● To be done: Update the material below by replacing "running shoe" with "sneaker" wherever it occurs, and leave everything else unchanged.

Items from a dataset
################
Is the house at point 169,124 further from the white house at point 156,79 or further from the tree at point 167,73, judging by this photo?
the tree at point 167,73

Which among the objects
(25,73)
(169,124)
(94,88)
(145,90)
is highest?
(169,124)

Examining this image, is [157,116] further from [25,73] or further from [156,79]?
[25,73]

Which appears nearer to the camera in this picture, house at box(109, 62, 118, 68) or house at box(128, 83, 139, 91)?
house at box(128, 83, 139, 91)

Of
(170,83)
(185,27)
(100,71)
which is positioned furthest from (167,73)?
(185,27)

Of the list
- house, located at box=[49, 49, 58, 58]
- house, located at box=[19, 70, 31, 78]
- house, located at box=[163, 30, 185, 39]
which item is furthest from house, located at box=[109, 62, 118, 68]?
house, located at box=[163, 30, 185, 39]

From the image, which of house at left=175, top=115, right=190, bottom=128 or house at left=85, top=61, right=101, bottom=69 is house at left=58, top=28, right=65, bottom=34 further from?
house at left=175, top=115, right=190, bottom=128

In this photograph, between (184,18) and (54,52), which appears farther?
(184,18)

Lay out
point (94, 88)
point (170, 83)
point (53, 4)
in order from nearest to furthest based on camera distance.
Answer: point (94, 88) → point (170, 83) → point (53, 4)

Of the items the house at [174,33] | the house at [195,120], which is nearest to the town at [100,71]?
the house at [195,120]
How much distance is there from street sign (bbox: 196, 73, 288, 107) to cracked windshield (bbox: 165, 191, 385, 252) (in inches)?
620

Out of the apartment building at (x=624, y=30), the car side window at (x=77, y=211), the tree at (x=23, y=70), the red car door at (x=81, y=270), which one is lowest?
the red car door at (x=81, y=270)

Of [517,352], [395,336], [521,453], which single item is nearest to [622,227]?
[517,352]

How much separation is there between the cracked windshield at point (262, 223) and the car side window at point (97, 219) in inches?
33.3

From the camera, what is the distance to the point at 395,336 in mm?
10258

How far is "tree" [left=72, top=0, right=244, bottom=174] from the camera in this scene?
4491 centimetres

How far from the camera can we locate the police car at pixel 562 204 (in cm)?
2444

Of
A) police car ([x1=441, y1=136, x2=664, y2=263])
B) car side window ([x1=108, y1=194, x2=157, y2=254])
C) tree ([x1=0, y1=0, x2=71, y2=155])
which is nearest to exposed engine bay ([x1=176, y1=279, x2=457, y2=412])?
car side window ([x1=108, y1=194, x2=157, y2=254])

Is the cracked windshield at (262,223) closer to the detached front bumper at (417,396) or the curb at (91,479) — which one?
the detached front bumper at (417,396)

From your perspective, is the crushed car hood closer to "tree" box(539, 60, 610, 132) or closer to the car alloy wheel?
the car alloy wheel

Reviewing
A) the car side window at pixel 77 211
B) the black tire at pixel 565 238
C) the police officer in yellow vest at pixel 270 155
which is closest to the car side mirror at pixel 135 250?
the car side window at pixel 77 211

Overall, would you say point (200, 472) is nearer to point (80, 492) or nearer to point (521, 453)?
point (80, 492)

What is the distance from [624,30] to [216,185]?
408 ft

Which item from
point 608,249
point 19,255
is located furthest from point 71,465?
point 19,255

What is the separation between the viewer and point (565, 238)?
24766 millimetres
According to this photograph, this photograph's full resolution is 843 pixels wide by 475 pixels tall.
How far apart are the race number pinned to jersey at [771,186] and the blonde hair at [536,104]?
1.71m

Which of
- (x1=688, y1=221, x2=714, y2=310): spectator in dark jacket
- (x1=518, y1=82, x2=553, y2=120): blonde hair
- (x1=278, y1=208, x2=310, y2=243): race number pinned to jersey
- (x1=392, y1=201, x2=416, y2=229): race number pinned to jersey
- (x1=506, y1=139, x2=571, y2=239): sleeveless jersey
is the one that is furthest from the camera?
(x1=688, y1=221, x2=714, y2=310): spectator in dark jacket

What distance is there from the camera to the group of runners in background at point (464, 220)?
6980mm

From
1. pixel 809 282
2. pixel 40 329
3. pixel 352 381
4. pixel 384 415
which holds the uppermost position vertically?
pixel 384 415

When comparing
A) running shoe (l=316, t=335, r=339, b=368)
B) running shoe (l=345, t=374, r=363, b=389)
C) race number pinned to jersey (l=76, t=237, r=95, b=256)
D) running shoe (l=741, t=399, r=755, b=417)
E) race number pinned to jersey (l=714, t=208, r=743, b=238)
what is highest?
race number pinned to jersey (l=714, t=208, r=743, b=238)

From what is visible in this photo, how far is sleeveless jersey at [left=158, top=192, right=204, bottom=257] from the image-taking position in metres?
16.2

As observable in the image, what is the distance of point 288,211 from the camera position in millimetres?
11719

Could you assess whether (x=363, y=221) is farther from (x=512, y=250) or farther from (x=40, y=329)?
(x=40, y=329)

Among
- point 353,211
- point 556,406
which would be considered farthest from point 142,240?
################
● Exercise output:
Is the house at point 169,124 further from the white house at point 156,79 or further from the tree at point 167,73, judging by this photo?
the tree at point 167,73

Which among the objects
(25,73)
(169,124)
(94,88)
(145,90)
is highest?
(169,124)

Examining this image, is [157,116] further from [25,73] or further from [156,79]?
[25,73]

Which appears nearer to the camera in this picture, house at box(109, 62, 118, 68) or house at box(128, 83, 139, 91)?
house at box(128, 83, 139, 91)

Of
(170,83)
(185,27)
(100,71)
which is positioned furthest from (167,73)?
(185,27)

Of the list
- house, located at box=[49, 49, 58, 58]
- house, located at box=[19, 70, 31, 78]
- house, located at box=[163, 30, 185, 39]
which item is furthest from house, located at box=[109, 62, 118, 68]?
house, located at box=[163, 30, 185, 39]

From the image, which of house at left=175, top=115, right=190, bottom=128 or house at left=85, top=61, right=101, bottom=69 is house at left=58, top=28, right=65, bottom=34 further from?
house at left=175, top=115, right=190, bottom=128

In this photograph, between (184,18) and (54,52), which appears farther?
(184,18)

Lay out
point (94, 88)
point (170, 83)
point (53, 4)
in order from nearest to furthest based on camera distance.
Answer: point (94, 88) → point (170, 83) → point (53, 4)

Of the items the house at [174,33] | the house at [195,120], which is nearest to the town at [100,71]?
the house at [195,120]
How much distance is there from street sign (bbox: 196, 73, 288, 107) to cracked windshield (bbox: 165, 191, 385, 252) (in inches)?
620

Out of the apartment building at (x=624, y=30), the car side window at (x=77, y=211), the tree at (x=23, y=70), the red car door at (x=81, y=270), which one is lowest?
the red car door at (x=81, y=270)

Of [517,352], [395,336], [521,453], which single item is nearest to [622,227]?
[517,352]

How much separation is there between the cracked windshield at point (262, 223) and the car side window at point (97, 219) in inches?
33.3

From the camera, what is the distance to the point at 395,336 in mm?
10258

How far is "tree" [left=72, top=0, right=244, bottom=174] from the camera in this scene?
4491 centimetres

How far from the camera can we locate the police car at pixel 562 204 (in cm)?
2444

Of
A) police car ([x1=441, y1=136, x2=664, y2=263])
B) car side window ([x1=108, y1=194, x2=157, y2=254])
C) tree ([x1=0, y1=0, x2=71, y2=155])
which is nearest to exposed engine bay ([x1=176, y1=279, x2=457, y2=412])?
car side window ([x1=108, y1=194, x2=157, y2=254])

Is the cracked windshield at (262,223) closer to the detached front bumper at (417,396) or the curb at (91,479) — which one?
the detached front bumper at (417,396)

From your perspective, is the crushed car hood closer to "tree" box(539, 60, 610, 132) or closer to the car alloy wheel?
the car alloy wheel

Reviewing
A) the car side window at pixel 77 211
B) the black tire at pixel 565 238
C) the police officer in yellow vest at pixel 270 155
which is closest to the car side mirror at pixel 135 250?
the car side window at pixel 77 211

Overall, would you say point (200, 472) is nearer to point (80, 492) or nearer to point (521, 453)?
point (80, 492)

What is the distance from [624,30] to [216,185]?
408 ft

Which item from
point 608,249
point 19,255
is located furthest from point 71,465?
point 19,255

What is the separation between the viewer and point (565, 238)?
24766 millimetres
According to this photograph, this photograph's full resolution is 843 pixels wide by 475 pixels tall.
How far apart are the race number pinned to jersey at [771,186] and the blonde hair at [536,104]?
1.71m

Which of
- (x1=688, y1=221, x2=714, y2=310): spectator in dark jacket
- (x1=518, y1=82, x2=553, y2=120): blonde hair
- (x1=278, y1=208, x2=310, y2=243): race number pinned to jersey
- (x1=392, y1=201, x2=416, y2=229): race number pinned to jersey
- (x1=506, y1=139, x2=571, y2=239): sleeveless jersey
is the one that is furthest from the camera?
(x1=688, y1=221, x2=714, y2=310): spectator in dark jacket

What distance is there from the camera to the group of runners in background at point (464, 220)?
6980mm

From
1. pixel 809 282
2. pixel 40 329
3. pixel 352 381
4. pixel 384 415
which holds the uppermost position vertically?
pixel 384 415

When comparing
A) sneaker (l=316, t=335, r=339, b=368)
B) sneaker (l=345, t=374, r=363, b=389)
C) race number pinned to jersey (l=76, t=237, r=95, b=256)
D) sneaker (l=741, t=399, r=755, b=417)
E) race number pinned to jersey (l=714, t=208, r=743, b=238)
what is highest?
race number pinned to jersey (l=714, t=208, r=743, b=238)

From what is visible in this photo, how far is sleeveless jersey at [left=158, top=192, right=204, bottom=257] from the image-taking position in metres?
16.2

As observable in the image, what is the distance of point 288,211 from the camera position in millimetres?
11719

Could you assess whether (x=363, y=221) is farther from (x=512, y=250) or farther from (x=40, y=329)?
(x=40, y=329)

Among
- point 353,211
- point 556,406
which would be considered farthest from point 142,240?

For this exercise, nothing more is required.